Why the Gradient Points Toward Increasing Loss

The gradient of a loss function \(L\) with respect to model parameters \(W\) (e.g., weights) points in the direction of steepest ascent. To minimize the loss, we move in the opposite direction of the gradient. Here’s the mathematical intuition.


1. Gradient Direction and Taylor Expansion

Near a point \(W\), the loss \(L\) can be approximated using a first-order Taylor expansion:

\[ L(W + \Delta W) \approx L(W) + \nabla_W L \cdot \Delta W \]

  • \(\nabla_W L = \left( \frac{\partial L}{\partial W_1}, \frac{\partial L}{\partial W_2}, \dots \right)^T\) is the gradient.
  • \(\Delta W\) is a small step in parameter space.

Key Insight:

  • If \(\Delta W = \alpha \nabla_W L\) (move along the gradient): \[ L(W + \alpha \nabla_W L) \approx L(W) + \alpha \|\nabla_W L\|^2 \] Since \(\|\nabla_W L\|^2 \geq 0\), the loss increases.
  • If \(\Delta W = -\alpha \nabla_W L\) (move against the gradient): \[ L(W - \alpha \nabla_W L) \approx L(W) - \alpha \|\nabla_W L\|^2 \] The loss decreases.

2. Visualizing Gradient Descent in R

Let’s simulate a quadratic loss function \(L(w) = (w - 2)^2\) (convex, single parameter \(w\)).

# Define loss function and its gradient
L <- function(w) (w - 2)^2
grad_L <- function(w) 2 * (w - 2)

# Plot the loss function
w_values <- seq(-1, 5, by = 0.1)
df <- data.frame(w = w_values, Loss = L(w_values))

ggplot(df, aes(w, Loss)) +
  geom_line(color = "blue", linewidth = 1) +
  labs(title = "Loss Function L(w) = (w - 2)²",
       x = "Parameter (w)",
       y = "Loss") +
  theme_minimal()

Gradient Direction:

At \(w = 0\): - Gradient \(\nabla_w L = 2(0 - 2) = -4\) (points left, but steepest ascent is to the right because loss increases as \(w\) moves from 0 to -4). - To decrease loss, we move opposite to the gradient: \(w \gets w - \alpha \nabla_w L\).

# Current point (w = 0)
w_current <- 0
alpha <- 0.1

# Update rule: w_new = w_current - α * gradient
w_new <- w_current - alpha * grad_L(w_current)

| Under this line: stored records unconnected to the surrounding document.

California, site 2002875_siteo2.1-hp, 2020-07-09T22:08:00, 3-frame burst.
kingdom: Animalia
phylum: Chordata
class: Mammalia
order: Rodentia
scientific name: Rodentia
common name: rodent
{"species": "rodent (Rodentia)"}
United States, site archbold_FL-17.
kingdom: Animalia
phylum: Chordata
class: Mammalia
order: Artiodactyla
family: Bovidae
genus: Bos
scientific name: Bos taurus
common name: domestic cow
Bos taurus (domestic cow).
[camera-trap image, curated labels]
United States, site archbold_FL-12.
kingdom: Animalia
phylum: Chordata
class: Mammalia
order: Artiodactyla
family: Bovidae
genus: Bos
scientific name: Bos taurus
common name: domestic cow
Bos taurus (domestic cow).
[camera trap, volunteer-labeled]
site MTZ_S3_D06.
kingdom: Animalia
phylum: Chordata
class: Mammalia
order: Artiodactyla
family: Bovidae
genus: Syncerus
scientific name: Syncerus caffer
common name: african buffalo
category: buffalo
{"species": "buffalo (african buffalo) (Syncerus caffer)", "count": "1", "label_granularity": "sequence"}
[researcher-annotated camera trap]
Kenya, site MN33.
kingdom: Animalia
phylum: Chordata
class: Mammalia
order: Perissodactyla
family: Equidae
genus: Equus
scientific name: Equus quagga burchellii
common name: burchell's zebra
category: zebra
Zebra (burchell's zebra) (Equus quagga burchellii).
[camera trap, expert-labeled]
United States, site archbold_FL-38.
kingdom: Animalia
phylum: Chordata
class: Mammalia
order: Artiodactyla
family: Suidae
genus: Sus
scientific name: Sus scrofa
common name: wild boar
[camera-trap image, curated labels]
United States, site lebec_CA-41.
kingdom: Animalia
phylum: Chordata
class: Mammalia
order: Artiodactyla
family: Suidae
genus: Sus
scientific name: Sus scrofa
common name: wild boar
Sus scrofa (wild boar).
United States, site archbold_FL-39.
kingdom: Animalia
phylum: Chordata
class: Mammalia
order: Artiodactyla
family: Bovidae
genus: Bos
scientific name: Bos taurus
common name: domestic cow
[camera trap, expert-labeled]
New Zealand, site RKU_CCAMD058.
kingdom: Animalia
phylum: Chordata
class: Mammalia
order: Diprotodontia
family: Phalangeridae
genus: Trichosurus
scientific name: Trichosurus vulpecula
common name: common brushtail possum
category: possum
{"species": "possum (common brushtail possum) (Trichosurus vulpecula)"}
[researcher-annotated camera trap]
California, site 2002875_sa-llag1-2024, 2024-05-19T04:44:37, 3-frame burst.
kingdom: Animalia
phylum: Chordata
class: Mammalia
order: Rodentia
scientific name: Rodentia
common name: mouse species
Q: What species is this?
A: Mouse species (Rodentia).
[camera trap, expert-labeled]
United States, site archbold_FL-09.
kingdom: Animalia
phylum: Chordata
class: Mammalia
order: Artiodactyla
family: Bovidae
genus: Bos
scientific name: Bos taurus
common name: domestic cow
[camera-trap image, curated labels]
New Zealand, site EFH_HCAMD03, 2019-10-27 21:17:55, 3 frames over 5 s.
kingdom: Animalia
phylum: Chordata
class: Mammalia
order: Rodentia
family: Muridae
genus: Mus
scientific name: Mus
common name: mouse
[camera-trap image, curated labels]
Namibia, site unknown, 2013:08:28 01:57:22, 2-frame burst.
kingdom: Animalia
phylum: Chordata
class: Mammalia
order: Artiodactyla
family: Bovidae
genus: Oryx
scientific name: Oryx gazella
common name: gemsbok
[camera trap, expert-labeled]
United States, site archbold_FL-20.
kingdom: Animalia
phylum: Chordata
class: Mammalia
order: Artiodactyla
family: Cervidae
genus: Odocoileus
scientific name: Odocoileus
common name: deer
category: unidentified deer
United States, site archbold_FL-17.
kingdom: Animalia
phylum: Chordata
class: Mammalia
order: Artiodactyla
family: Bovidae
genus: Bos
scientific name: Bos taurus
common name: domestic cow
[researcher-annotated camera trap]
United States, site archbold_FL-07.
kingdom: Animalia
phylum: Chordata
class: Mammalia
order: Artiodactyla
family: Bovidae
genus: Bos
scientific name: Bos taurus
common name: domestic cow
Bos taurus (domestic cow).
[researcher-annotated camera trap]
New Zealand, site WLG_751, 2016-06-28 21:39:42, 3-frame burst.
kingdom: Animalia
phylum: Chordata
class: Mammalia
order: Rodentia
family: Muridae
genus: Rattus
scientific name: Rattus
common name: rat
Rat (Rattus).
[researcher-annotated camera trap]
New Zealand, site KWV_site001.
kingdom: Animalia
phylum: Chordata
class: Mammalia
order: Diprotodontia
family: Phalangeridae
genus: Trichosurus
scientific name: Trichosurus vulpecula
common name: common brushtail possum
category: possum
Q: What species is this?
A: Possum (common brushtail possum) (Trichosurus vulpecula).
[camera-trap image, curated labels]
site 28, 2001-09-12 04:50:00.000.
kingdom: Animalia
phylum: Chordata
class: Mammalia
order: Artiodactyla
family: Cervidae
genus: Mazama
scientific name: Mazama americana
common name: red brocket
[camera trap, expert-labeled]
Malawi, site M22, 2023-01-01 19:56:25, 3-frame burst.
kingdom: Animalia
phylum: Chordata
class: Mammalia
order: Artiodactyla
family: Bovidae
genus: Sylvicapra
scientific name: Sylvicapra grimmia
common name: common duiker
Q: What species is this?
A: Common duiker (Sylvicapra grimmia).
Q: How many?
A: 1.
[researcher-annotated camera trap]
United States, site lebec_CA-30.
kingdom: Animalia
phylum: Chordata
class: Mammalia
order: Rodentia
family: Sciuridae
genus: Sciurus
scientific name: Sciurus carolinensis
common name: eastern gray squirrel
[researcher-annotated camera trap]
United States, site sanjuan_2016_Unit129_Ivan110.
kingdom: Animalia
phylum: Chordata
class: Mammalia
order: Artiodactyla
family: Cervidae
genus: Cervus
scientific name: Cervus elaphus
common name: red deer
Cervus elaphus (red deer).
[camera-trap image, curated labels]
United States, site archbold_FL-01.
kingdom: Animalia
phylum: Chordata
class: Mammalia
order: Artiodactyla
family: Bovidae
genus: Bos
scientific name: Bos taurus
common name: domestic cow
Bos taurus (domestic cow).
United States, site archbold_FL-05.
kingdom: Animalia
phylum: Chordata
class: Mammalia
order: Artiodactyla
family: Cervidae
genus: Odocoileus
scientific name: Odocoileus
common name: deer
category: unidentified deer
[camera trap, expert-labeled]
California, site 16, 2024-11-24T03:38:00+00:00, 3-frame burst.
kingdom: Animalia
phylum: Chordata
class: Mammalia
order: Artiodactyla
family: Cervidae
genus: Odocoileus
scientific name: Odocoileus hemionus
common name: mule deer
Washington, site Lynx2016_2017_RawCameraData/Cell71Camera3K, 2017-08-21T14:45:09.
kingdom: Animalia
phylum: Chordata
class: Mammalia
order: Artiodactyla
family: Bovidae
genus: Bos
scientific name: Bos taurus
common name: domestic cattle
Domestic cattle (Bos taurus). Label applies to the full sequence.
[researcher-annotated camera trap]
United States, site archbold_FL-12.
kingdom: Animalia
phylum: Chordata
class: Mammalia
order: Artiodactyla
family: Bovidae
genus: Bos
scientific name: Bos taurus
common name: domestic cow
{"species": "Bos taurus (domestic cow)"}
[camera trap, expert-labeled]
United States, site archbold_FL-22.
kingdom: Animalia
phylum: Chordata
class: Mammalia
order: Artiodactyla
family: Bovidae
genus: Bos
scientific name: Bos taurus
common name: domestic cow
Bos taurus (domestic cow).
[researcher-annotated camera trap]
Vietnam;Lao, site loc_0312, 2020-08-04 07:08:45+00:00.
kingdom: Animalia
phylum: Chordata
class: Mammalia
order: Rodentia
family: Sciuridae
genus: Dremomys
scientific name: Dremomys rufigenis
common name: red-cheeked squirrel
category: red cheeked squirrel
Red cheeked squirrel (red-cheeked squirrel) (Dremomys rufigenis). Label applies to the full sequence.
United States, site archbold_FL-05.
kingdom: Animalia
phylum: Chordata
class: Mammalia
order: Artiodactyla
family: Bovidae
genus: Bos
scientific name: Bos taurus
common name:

cat("Initial w:", w_current, "| Loss:", L(w_current), "\n")
## Initial w: 0 | Loss: 4
cat("After gradient step (α = 0.1):", w_new, "| Loss:", L(w_new))
## After gradient step (α = 0.1): 0.4 | Loss: 2.56

Output:

Initial w: 0 | Loss: 4 
After gradient step (α = 0.1): 0.4 | Loss: 2.56
  • The loss decreased from 4 to 2.56 by moving against the gradient.

3. Formal Justification

For a small step \(\alpha\), the change in loss is: \[ \Delta L = L(W + \Delta W) - L(W) \approx \nabla_W L \cdot \Delta W \]

  • If \(\Delta W = -\alpha \nabla_W L\): \[ \Delta L \approx -\alpha \|\nabla_W L\|^2 \leq 0 \] Loss always decreases (for convex functions and small \(\alpha\)).

Summary

  1. The gradient \(\nabla_W L\) points toward steepest ascent (increasing loss).
  2. To minimize loss, update parameters in the opposite direction:
    \[ W \gets W - \alpha \nabla_W L \]
  3. The learning rate \(\alpha\) controls the step size.